The moon blocked out the sun on Monday as the first coast-to-coast total solar eclipse in the US in nearly a century began over the west coast, while millions of Americans looked skyward in wonder through protective glasses, telescopes and cameras.
After weeks of anticipation, the sight of the moon’s silhouette passing directly in front of the sun, blotting out all but a halo-like solar corona and causing a precipitous drop in temperature, drew whoops and cheers from onlookers gathered in Madras, Oregon.
“First contact!” someone yelled. Horns honked. Eclipse glasses were popped on to faces, all of which turned eastward to the sun.
As the sky grew dark, around 10.16am, the temperature started to drop and eclipse viewers started to shout and cheer. The most common exclamation was: “Oh my God!” A ring of light glimmered around the black moon – the long-awaited corona, finally safe to view with the naked eye.
Light returned quickly. “Come back, moon!” someone yelled. As onlookers exhaled and shook the tension out of their bodies, someone said: “I could have looked at that for another 20 minutes!”
As quickly as it came, the eclipse receded, as the umbra – the location of the total shadow – bolted across the continent at an average speed of 1,700 miles per hour. When all is said and done the “totality” will have engulfed a strip of the country occupied by 12.2 million people, joined temporarily by millions more who traveled to the 70-mile-wide eclipse path for the spectacle.
In Madras, Keeman Wong had been waiting 15 years for the moment. He first bought a solar filter as a middle schooler in Hong Kong in the 1960s, to protect his eyes during a partial eclipse. For the past 15 years, Wong, who now lives in Los Angeles, has attempted to witness a total solar eclipse – in Zimbabwe, Easter Island and China – but each attempt was foiled by weather, travel snags or state department warnings against travel to dangerous areas. He was entranced by how eclipse viewers spoke about their experiences.
“They describe it as life-changing,” he said.
This time, he let nothing get in his way. He even packed the small rectangular filter that he’d bought five decades ago.
“I got here early because I said, ‘if there’s an accident on the road, an earthquake… I’m going to be there’,” he said. “It’s worth everything.”
For Wong, the most spectacular moment was the end of the total eclipse. “I’m not religious but I think it’s something very like when God says, ‘let there be light’,” he said.
It was the first total solar eclipse visible from the mainland US in more than 38 years, and the last for another seven years when the next eclipse will cut the opposite diagonal from Texas, through the midwest and up through New York and New England.
Viewers in the narrow totality band were treated to as much as two minutes, forty seconds of utter nighttime in the middle of the day and the otherwise unimaginable spectre of a 360-degree sunset. Those in the path of the totality were able to see the normally invisible solar corona, which appeared as an enormous pale white crown spreading outward from the obscured shadow of the sun.
The Corona of the Sun in Jefferson Park, Oregon at 10:21 PDT. #SolarEclipse2017 pic.twitter.com/KtEHAaQfsD
— Dave Bernhardt (@AstrobiologyGuy) August 21, 2017
Those out of the direct path of the eclipse got a show too, if a far less dramatic one. In all but the tiniest corner of Maine, people in the US were able to see at least 50% of the sun’s face covered up by the passing moon. Nationwide, people also got to experience the ancillary effects of a total eclipse as well, including odd animal behavior and a pronounced temperature drop of anywhere from 3-12F.

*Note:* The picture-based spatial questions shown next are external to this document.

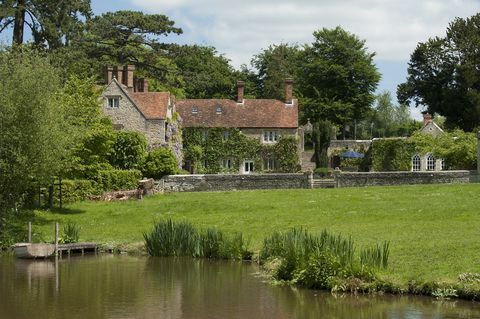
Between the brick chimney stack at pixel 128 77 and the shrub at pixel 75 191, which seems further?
the brick chimney stack at pixel 128 77

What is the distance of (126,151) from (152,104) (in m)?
8.85

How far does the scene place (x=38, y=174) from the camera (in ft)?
118

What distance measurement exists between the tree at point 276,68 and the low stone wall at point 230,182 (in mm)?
45274

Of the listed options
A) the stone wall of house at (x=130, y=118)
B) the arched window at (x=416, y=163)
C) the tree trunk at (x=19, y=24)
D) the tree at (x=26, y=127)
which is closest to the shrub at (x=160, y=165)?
the stone wall of house at (x=130, y=118)

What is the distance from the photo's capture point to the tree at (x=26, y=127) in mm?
35281

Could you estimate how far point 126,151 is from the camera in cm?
5566

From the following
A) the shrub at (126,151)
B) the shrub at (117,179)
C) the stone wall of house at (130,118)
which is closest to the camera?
the shrub at (117,179)

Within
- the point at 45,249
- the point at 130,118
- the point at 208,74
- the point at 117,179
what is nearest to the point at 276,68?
the point at 208,74

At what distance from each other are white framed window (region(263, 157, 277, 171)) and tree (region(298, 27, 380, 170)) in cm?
2027

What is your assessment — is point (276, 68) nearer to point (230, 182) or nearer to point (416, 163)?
point (416, 163)

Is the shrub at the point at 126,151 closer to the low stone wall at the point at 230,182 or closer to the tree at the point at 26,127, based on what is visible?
the low stone wall at the point at 230,182

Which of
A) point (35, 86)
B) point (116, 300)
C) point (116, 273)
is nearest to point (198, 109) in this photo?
point (35, 86)

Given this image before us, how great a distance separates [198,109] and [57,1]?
1853 centimetres

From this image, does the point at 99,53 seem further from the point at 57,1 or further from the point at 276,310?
the point at 276,310
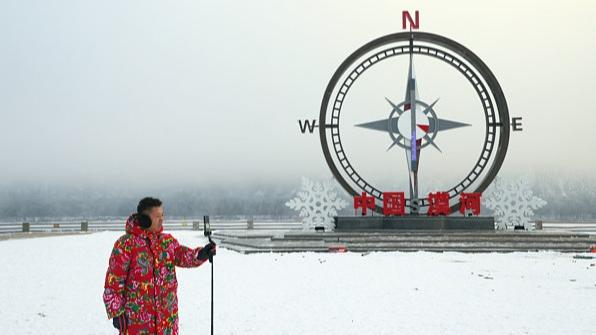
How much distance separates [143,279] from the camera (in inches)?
Result: 195

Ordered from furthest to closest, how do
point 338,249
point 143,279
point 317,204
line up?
point 317,204 < point 338,249 < point 143,279

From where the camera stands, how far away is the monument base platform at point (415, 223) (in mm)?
24625

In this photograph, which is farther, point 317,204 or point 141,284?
point 317,204

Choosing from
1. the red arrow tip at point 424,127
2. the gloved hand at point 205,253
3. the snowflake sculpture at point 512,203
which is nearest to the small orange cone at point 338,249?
the red arrow tip at point 424,127

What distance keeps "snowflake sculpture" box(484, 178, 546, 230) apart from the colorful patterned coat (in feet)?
78.3

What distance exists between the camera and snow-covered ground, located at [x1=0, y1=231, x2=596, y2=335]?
8.52 m

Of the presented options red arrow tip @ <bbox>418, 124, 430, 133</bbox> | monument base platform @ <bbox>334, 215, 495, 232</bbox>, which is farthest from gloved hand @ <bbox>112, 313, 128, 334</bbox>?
red arrow tip @ <bbox>418, 124, 430, 133</bbox>

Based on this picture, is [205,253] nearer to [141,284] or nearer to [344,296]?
[141,284]

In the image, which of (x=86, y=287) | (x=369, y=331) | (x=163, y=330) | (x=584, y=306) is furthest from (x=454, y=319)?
(x=86, y=287)

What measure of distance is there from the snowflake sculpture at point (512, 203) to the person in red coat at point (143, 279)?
23.8m

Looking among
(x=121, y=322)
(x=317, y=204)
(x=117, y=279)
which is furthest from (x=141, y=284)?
(x=317, y=204)

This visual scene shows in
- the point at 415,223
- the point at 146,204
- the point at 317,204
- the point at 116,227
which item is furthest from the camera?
the point at 116,227

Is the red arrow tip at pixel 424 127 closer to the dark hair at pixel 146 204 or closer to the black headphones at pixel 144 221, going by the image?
the dark hair at pixel 146 204

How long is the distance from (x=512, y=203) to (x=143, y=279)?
2504cm
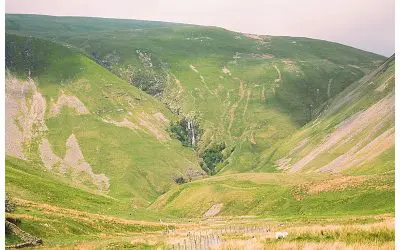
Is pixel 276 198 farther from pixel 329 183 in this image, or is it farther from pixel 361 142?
pixel 361 142

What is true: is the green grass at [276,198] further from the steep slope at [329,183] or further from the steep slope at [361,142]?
the steep slope at [361,142]

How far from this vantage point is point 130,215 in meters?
91.6

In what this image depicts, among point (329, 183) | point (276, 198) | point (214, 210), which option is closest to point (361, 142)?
point (276, 198)

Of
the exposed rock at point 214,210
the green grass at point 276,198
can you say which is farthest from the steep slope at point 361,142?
the exposed rock at point 214,210

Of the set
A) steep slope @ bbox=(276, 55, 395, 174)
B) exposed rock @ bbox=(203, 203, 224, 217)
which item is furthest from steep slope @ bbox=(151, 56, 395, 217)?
exposed rock @ bbox=(203, 203, 224, 217)

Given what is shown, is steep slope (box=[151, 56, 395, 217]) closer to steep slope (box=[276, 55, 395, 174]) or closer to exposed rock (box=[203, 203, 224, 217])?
steep slope (box=[276, 55, 395, 174])

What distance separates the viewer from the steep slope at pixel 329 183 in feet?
290

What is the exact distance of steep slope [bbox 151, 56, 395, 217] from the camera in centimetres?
8850

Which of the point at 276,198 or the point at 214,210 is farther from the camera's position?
the point at 214,210

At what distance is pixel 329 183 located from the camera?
102m

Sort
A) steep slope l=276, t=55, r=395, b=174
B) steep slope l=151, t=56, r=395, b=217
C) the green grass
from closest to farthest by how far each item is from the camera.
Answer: the green grass
steep slope l=151, t=56, r=395, b=217
steep slope l=276, t=55, r=395, b=174

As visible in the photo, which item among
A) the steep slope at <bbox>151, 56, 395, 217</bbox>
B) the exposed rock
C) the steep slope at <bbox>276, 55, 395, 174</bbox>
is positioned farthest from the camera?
the steep slope at <bbox>276, 55, 395, 174</bbox>
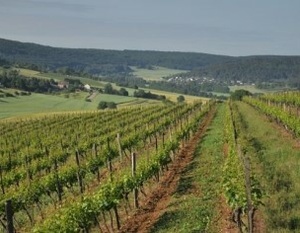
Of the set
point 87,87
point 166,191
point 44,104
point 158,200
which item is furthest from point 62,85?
point 158,200

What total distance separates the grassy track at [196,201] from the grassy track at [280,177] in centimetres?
176

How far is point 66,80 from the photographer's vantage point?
153500 mm

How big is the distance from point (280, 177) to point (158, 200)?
4960mm

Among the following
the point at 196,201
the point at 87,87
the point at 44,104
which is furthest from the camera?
the point at 87,87

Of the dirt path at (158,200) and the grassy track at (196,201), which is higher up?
the grassy track at (196,201)

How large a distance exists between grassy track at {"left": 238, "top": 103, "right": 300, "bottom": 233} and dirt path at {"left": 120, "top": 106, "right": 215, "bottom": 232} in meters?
3.62

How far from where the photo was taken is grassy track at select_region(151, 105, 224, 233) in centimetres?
1508

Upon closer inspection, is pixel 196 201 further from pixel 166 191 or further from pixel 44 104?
pixel 44 104

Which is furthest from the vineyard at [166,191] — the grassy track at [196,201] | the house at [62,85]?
the house at [62,85]

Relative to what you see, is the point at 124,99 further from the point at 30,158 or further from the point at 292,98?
the point at 30,158

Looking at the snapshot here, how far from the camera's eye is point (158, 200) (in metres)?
19.2

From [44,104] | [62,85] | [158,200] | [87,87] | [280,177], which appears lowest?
[44,104]

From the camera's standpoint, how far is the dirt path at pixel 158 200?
53.2 feet

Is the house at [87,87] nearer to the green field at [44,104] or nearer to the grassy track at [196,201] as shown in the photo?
the green field at [44,104]
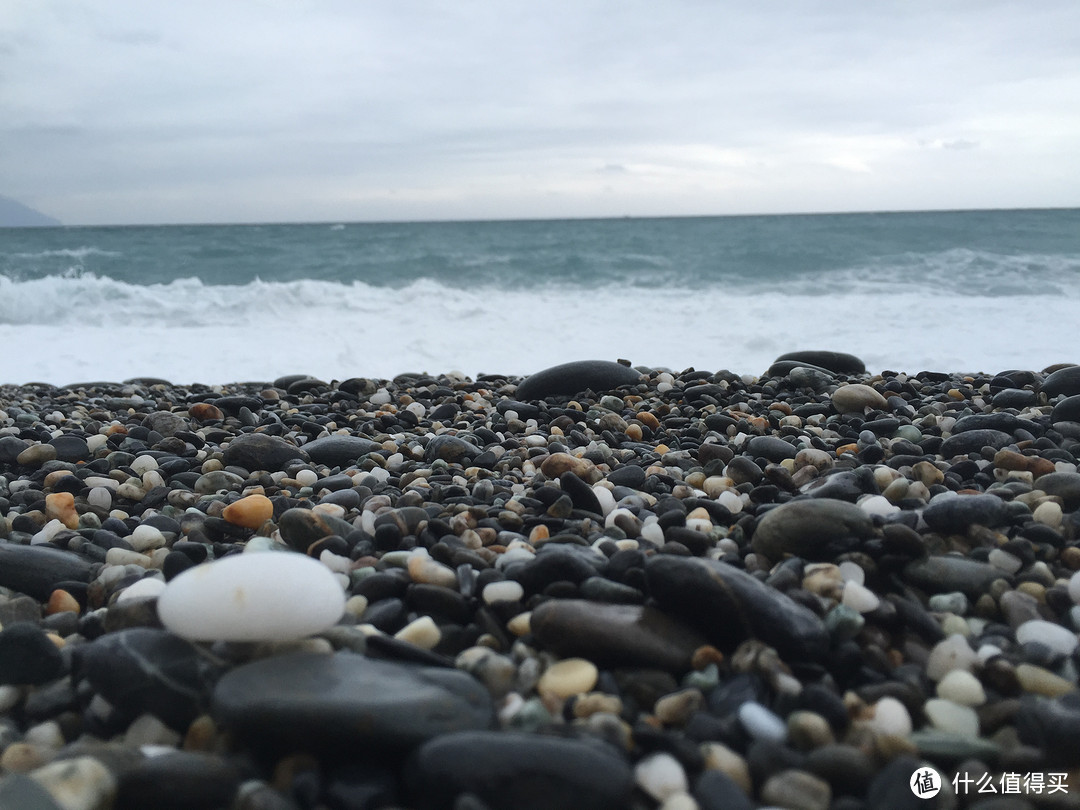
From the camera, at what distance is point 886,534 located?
1742mm

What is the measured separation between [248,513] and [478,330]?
8307 mm

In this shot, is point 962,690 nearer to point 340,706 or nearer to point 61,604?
point 340,706

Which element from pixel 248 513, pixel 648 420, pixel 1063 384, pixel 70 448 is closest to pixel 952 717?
pixel 248 513

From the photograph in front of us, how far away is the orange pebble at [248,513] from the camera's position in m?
2.24

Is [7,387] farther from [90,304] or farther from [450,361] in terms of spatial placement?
[90,304]

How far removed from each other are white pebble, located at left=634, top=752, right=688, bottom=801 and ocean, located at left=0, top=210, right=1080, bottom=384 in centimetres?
656

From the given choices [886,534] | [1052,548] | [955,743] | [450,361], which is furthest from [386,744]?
[450,361]

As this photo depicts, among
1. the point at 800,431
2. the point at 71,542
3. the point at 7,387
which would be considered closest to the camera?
the point at 71,542

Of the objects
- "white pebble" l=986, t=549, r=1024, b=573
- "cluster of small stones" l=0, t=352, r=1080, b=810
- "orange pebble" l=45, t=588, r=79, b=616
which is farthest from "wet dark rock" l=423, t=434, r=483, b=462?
"white pebble" l=986, t=549, r=1024, b=573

I think the coolest part of that was experiencing the noticeable temperature drop. Wow. Super thankful I happened to live in this path
— Amanda Lee Carraway (@amanduh42) August 21, 2017
Nasa invited casual observers to track temperature and cloud data on their phone to build an open-source map of the eclipse, the first US total eclipse of the smartphone era.
Hoping to learn more about the sun’s composition and activity, Nasa and other scientists watched and analyzed from telescopes on the ground and in orbit, the International Space Station, airplanes and scores of high-altitude balloons beaming back live video.
Citizen scientists also planned to monitor animal and plant behavior as daylight turned into twilight and the temperature dropped. Thousands of people streamed into the zoo in Nashville, Tennessee just to watch the animals’ reaction.